Michigan State May Finally Have An Answer Up Front

Michigan State has bolstered its offensive line with seasoned transfers, spotlighting Nick Sharpe's anticipated impact as he builds on past experience under familiar coaching.

Michigan State’s offseason overhaul up front has put a lot of pressure on its transfer additions to hit the ground running, and South Carolina import Nick Sharpe looks like one of the more important pieces in that group.

Sharpe lands at No. 19 on my top-30 list for the Spartans this fall, and the appeal is pretty straightforward: he has been around, he has played a lot, and he already knows what offensive line coach Nick Tabacca wants. That last part matters more than anything else. Sharpe is the only lineman on the roster with prior experience under Tabacca, having played for him at Wake Forest before later transferring to South Carolina.

This should be Sharpe’s only season at Michigan State, and it comes with the kind of résumé that stands out on a line still trying to settle in. He was a sixth-year senior in 2025, with his first four college seasons coming at Wake Forest before he moved on as a graduate transfer. He also overlapped with Spartans safeties coach James Adams at Wake Forest during the 2022 and 2023 seasons.

The most useful recent tape on Sharpe came last year at Wake Forest, where he started 10 games and played in all 12 contests. Before that, he logged five starts in eight appearances at South Carolina in 2025, playing 392 offensive snaps. PFF credited him with three sacks and eight pressures allowed on 237 pass-blocking snaps, and his 65.9 overall grade ranked 15th among SEC guards.

What changes now is the side of the line. At Wake Forest, Sharpe was a right guard - the only spot he had played before last year at South Carolina.

At Michigan State, though, everything points to him working on the left side. He was there in the spring, and the Spartans have other options at right guard in Luka Vincic, Rakeem Johnson, and possibly Conner Moore.

That left guard role is especially important because it’s essentially the job Gavin Broscious held last season. Broscious transferred to Iowa State in the offseason after playing every offensive snap at left guard in 2025.

He technically started four games, but Michigan State’s constant line rotation under Jim Michalczik made the label less meaningful than the actual snap count. Broscious still played at least 30 snaps in nine games and appeared in all 12.

The Spartans are hoping for a different kind of setup now. Tabacca likely won’t rotate bodies quite as heavily, and that should help limit the constant shuffling that can wreck chemistry along the line. Interior linemen do not always need to come off the field, either; Sharpe played all 61 offensive snaps in South Carolina’s rivalry game against Clemson last season.

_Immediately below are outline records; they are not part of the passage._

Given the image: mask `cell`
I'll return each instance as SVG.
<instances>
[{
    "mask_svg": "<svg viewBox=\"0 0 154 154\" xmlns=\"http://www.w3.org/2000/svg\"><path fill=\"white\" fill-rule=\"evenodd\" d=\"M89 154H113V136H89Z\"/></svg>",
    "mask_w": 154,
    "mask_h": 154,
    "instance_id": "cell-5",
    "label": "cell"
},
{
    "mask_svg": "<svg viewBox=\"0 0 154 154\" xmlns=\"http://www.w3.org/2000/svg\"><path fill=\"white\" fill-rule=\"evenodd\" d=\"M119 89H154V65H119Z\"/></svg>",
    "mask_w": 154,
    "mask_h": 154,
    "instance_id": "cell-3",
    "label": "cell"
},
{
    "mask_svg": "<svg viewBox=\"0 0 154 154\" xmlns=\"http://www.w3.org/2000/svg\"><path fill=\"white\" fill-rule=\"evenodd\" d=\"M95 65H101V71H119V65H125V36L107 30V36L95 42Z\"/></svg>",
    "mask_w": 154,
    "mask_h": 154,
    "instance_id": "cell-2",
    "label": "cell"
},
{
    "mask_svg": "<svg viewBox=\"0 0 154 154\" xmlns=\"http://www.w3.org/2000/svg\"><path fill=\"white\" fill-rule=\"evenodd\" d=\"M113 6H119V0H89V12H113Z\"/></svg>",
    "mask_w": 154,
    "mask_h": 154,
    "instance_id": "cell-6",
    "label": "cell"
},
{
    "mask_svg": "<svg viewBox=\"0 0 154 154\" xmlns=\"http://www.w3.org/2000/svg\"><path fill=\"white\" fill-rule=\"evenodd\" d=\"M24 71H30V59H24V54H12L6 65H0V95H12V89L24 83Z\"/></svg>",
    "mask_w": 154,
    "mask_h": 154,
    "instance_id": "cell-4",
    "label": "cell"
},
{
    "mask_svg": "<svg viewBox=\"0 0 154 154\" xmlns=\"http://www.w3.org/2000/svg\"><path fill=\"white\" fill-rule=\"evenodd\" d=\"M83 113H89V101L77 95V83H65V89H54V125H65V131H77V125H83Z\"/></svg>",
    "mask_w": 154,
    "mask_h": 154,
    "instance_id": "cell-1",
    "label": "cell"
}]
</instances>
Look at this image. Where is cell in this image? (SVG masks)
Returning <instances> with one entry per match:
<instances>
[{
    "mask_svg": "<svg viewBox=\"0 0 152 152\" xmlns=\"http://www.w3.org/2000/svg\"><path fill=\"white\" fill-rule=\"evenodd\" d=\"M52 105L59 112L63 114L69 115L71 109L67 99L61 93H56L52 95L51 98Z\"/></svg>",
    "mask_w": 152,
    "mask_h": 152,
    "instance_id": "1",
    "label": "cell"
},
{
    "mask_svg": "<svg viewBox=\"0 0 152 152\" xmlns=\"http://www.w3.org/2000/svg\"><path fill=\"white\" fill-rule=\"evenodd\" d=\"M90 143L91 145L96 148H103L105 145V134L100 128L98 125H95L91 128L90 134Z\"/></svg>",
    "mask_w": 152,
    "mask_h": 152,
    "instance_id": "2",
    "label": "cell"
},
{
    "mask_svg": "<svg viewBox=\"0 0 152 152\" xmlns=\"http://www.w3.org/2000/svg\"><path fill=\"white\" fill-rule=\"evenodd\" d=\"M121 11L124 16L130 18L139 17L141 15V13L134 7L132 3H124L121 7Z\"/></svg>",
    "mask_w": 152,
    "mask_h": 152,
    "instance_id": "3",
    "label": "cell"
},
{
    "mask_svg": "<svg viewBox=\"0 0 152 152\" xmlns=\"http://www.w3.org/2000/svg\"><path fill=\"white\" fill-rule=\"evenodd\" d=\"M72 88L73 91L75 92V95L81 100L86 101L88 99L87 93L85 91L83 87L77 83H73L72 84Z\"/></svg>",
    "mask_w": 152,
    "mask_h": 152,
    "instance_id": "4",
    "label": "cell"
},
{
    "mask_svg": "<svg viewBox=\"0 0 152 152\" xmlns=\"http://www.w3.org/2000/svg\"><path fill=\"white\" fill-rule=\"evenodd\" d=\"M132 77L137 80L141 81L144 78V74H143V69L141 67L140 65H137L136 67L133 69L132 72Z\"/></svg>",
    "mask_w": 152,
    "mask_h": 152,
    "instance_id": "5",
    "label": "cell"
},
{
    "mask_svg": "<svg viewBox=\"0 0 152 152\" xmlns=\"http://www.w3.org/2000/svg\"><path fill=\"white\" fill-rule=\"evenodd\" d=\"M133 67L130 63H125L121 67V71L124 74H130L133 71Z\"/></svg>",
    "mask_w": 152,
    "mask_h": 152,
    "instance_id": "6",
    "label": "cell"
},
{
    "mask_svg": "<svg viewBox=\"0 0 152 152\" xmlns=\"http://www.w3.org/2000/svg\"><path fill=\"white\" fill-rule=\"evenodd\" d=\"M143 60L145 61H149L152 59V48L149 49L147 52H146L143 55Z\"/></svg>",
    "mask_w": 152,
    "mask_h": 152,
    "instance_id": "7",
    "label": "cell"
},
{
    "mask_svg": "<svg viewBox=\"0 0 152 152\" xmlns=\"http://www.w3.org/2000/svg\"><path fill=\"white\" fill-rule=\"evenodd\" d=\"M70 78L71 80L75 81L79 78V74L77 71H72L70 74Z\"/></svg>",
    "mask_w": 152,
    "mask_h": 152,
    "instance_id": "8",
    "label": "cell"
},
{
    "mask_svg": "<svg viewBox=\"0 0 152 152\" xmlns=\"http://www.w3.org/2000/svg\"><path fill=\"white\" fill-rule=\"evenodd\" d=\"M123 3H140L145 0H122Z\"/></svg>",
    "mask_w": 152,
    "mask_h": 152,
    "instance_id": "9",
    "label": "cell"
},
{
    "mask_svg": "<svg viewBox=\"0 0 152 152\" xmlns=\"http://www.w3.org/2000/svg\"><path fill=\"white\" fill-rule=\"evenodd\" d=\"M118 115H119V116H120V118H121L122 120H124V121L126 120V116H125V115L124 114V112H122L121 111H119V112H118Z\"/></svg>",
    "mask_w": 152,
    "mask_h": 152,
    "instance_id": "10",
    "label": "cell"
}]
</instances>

Michigan State’s line could also wind up looking very old by college football standards. If Vincic ends up starting at right guard, every starter up front would be either a fifth- or sixth-year senior.

That kind of experience brings expectations with it, especially for a program that wants better play in the trenches. Sharpe’s familiarity with Tabacca gives the Spartans a useful shortcut, and it also makes him a natural source for teammates who need help with terminology or just want a clearer read on what the coach is looking for.

There is leadership value there, too, even if captaincy is not necessarily in the cards. A sixth-year senior is supposed to bring some of that already, and Sharpe’s unique connection to Tabacca only increases his usefulness inside the room.

He also arrives with some real physical presence. Sharpe is listed at 6-foot-2 and 351 pounds, making him the heaviest player on the team.

He looked to use that size well during April’s spring game. By comparison, Broscious was listed at 308 pounds last season and was two inches taller than Sharpe.

Michigan State did not bring in many portal players with more proven experience than Sharpe. On3 ranked him 804th overall in the transfer portal this offseason and 71st among interior offensive linemen, which places him comfortably in the upper tier of MSU’s 32-man portal class.

He was a 3-star recruit in the class of 2021, ranked 1,581st overall on the 247Sports Composite, and his only listed Power Five offer online was Wake Forest. His other offers were Akron, Appalachian State, East Carolina, Charlotte, and Liberty.

That kind of background is a big part of why Sharpe stands out in this group. He has spent his entire career in Power Four or Power Five football, unlike some of the other linemen Michigan State leaned on last season.

Broscious had only 65 career offensive snaps before 2025, while Carter’s 16 career starts came at the FCS level with Western Carolina. Sharpe has already been through enough high-level football to give Michigan State something it did not consistently have last year, and he looks well positioned to help steady the offense.